For example, with Benny's famous "Your money or your life!" line (google it if you're not familiar as it was the longest laugh in radio history).   The audience laughs BEFORE the punch line in anticipation.   The character Benny created was so strong the audience recognized the great set up and situation.   True dilemma for Benny -- his money or his life?  

So having that depth of comic characterization lets joke after joke be created.   Contrast this with stand alone gags.   The POLICE SQUAD television series lasted only six episodes.  This was in part of the comedy style requiring the audience's attention (ZAZ's explanation).  But mostly as there was a lack of real character depth.   All math.

Contrast that show with GET SMART (pilot by Brooks and Buck Henry), which had wonderful characters.   The audience loved the characters, especially Don Adams' wonderful Maxwell Smart, and the show -- with just as many crazy gags -- last for years.  Also, it's more enjoyable to watch again and again because of the characters.

How do we win the heart of an audience?  Chaplin's formula was "close-up for drama" and "wide shot for comedy."   Why?  In the end of CITY LIGHTS Chaplin is at his most effective drawing audience empathy.  In close up we are drawn into the drama of the situation and we feel for the Tramp as the blind girl he has help find sight recognizes him.

By contrast, the wide shot for comedy keeps the audience at a distance.  No matter how bad the prat fall in comedy it doesn't really hurt.  There's a distance, and one could argue sadistic tendency, for the audience to laugh.   The full shot lets the audience stand back from the situation and laugh.

To sum up, when creating your comic characters find their faults.  Take these faults to the extreme.  Put the characters in direct conflict with each other and let the sparks fly.  All these are the tools of the dramatist as well.  The comic writer must do everything the dramatist does and make it funny.  

Go to it!








Thursday, April 23, 2009

Lesson Thirteen: Immediate Reverse

Rather than a slow retreat, the immediate reverse follows a similar structure but does so quickly.

Strong assertion.

New information.

Quick/immediate reversal in the character's position.

Bob Hope was a master of these.  Hope was a great comic actor.   The ROAD series, MY FAVORITE BRUNETTE, PALEFACE and SON OF PALEFACE, and many others.  All must see comedies.

As bungling dentist Painless Potter, Hope is mistakenly hailed as the hero who has just saved a group of women and children from a hostile band of Indians.  As the tumult and the shouting subside, Hope is prepared to make a speech.  "Ladies and gentlemen, at this time I'd like to say a few words --"  Someone in the crowd yells, "Let's get out of here before them Redskins come back!"  Hope quickly says, "Those are the words."

Hope's delivery of the line is perfect.  From bravado to cowardice.  Strong assertion to the immediate reverse revealing character.

Strong assertion -- Hope will now give his speech.

New information  -- Hostile Indians will soon return

Reversal -- Hope is ready to leave.

Character and its relation to comedy will be the subject of the next comedy lesson.

To preview a book of COMEDY QUOTES FROM MOVIES visit this link:

http://books.google.com/books?id=B1uTKBOnTDAC

Lesson Twelve: The Retreat

The retreat follows this construction: Strong assertion.  Followed by a retreat -- series of qualifications negating the original strong assertion.

MONTY PYTHON had many classics using this technique with Chapman's Colonel character.   For example:

ColonelNow, I've noticed a tendency for this programme to get rather silly.

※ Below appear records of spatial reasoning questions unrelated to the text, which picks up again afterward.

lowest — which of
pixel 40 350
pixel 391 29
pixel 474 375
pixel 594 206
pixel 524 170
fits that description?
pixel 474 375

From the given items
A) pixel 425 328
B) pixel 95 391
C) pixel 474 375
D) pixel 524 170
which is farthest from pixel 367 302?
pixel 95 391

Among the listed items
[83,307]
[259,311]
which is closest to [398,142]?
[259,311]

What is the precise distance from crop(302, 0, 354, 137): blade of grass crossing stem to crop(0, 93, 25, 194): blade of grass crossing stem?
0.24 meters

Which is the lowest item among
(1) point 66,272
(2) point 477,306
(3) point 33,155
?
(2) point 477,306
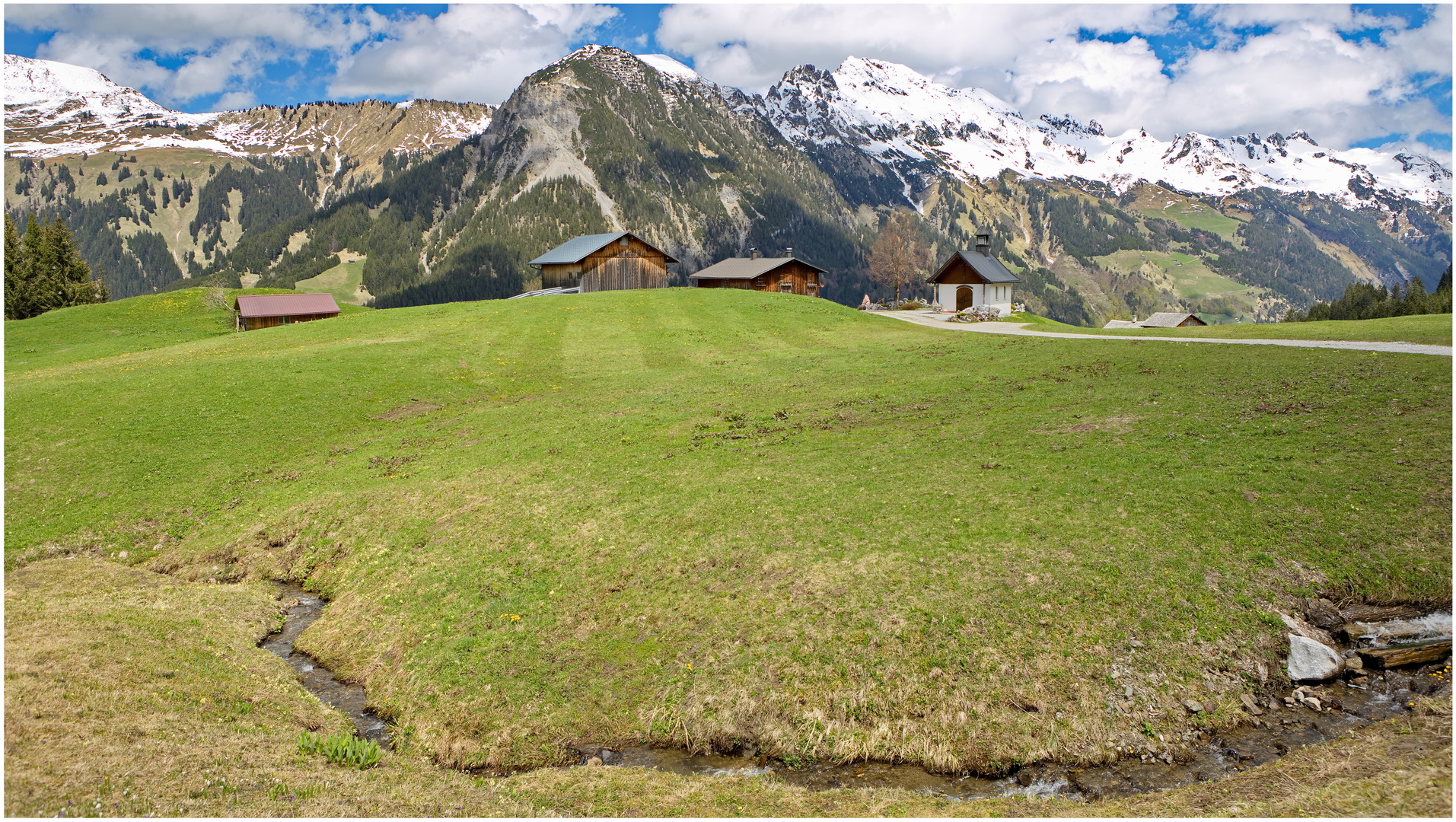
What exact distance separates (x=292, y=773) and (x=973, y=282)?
96973 millimetres

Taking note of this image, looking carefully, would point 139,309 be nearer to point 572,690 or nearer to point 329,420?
point 329,420

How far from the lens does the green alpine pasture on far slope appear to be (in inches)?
563

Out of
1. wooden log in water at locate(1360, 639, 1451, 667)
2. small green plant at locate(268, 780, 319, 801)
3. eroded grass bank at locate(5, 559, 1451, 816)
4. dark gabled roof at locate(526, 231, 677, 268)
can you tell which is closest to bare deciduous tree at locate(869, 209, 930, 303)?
dark gabled roof at locate(526, 231, 677, 268)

Now I do my best to keep things moving along, but I'm not having things getting silly. Those two last sketches I did got very silly indeed, and that last one about the bed was even sillier. Now, nobody likes a good laugh more than I do...except perhaps my wife and some of her friends...oh yes and Captain Johnston. Come to think of it most people likes a good laugh more than I do. But that's beside the point. 

From:  http://www.ibras.dk/montypython/justthewords.htm



Wednesday, April 22, 2009

Lesson Eleven: Redundancy

Using redundancy for laughs relies on the expectation that new information is usually conveyed when we communicate.  Instead the redundant phrase repeats information and we laugh because our expectation is not met.  

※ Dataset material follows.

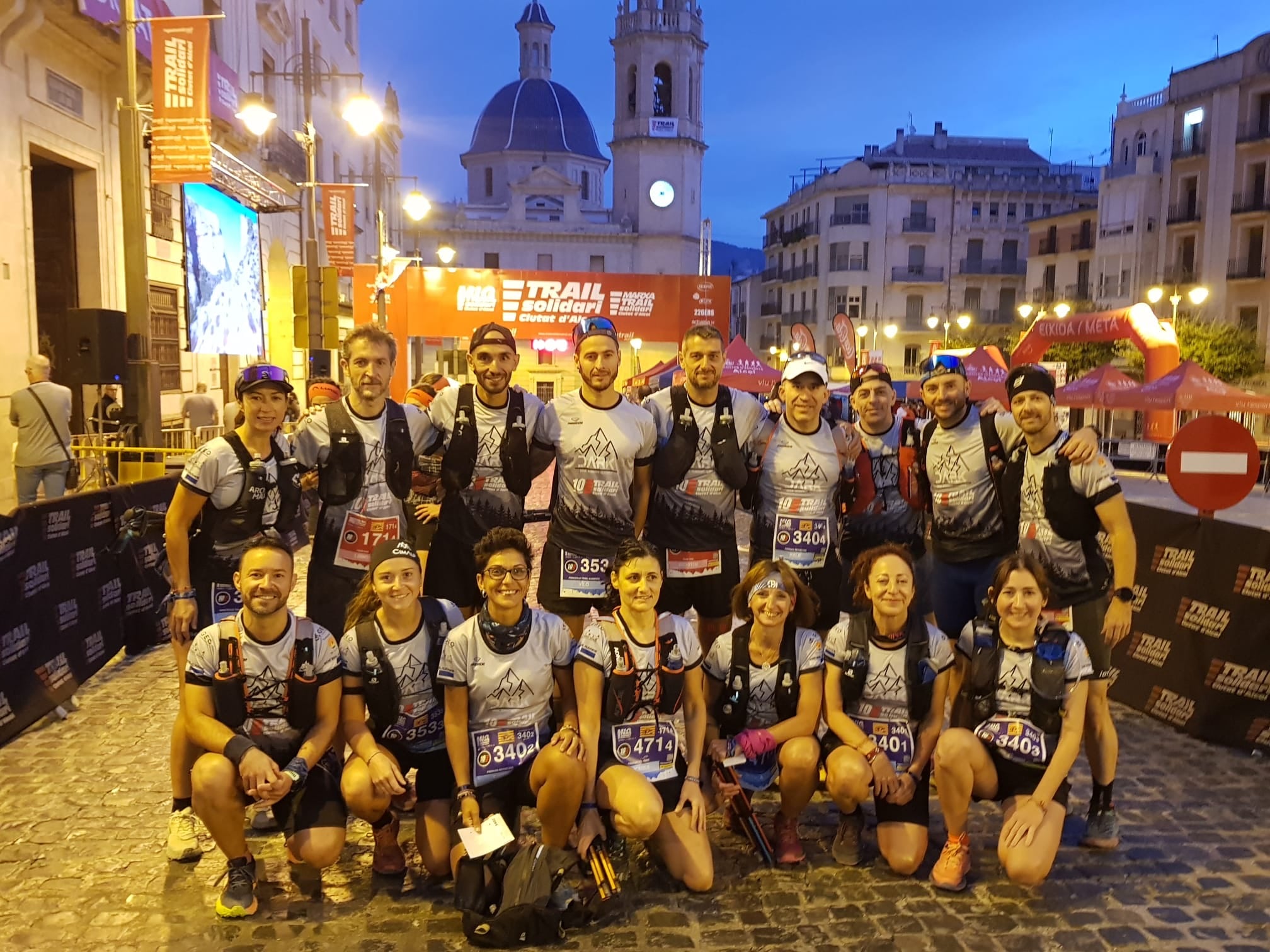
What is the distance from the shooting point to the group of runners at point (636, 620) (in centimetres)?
412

Here are several classic examples from the master comedy writer S.J. Perelman from WESTWARD HA!

"The whole sordid business began on a bleak November afternoon a couple of years ago in Philadelphia, a metropolis sometimes known as the City of Brotherly Love but more accurately as the City of Bleak November Afternoons."

"In no time at all -- five minutes, to be exact -- we were laughing and chatting away as though we had known each other five minutes."

In both of these information is given once and then repeated for the laugh.  Add redundancy to your comic tool box and your comic tool box will include redundancy.  I said that already.





Tuesday, April 14, 2009

Lesson Ten: Add-a-Word

In this technique a word, or a prefix, or even a few letters are added to an existing word or phrase to create an incongruous meaning.

Woody Allen, "These people were really hip. They were sitting around in black turtlenecks, drinking pre-Columbian coffee."

Adding "pre" creates the joke. We know "Columbian coffee" (known phrase) and "pre-Columbian" refers usually to a style of art. Allen combines the two concepts creating a brilliant line.

Add-a-words create easy incongruities:

Lincoln Log Memorial

Toy train schedule

Liquid paper route

The forumla: Take a well-known phrase and add a word or prefix to get the laugh.

Woody Allen was greatly influenced by the works of S.J. Perelman. Some of Perelman's best jokes will be analyzed in the next lesson. Stay tuned, sports fans.

Lesson Nine: Macro/Micro

The Macro/Micro a/k/a M&m joke is one in which the larger, grand, even eternal concerns are contradicted by petty, workaday nitpicking.

Woody Allen describing someone, "His values are God and carpeting."

Merging the Macro (God) with micro (carpeting -- and notice the "k" sound) creates the laugh.

"Not only is there no God, but try getting a plumber on weekends." -- Woody Allen again.

The Macro (concern about a Godless universe) with the micro (a plumber) creates the laugh.

M&m can also stand for the technique of everyday concerns leading to great philosophical pondering. The "Mongo only pawn in life's game" line from "Blazing Saddles."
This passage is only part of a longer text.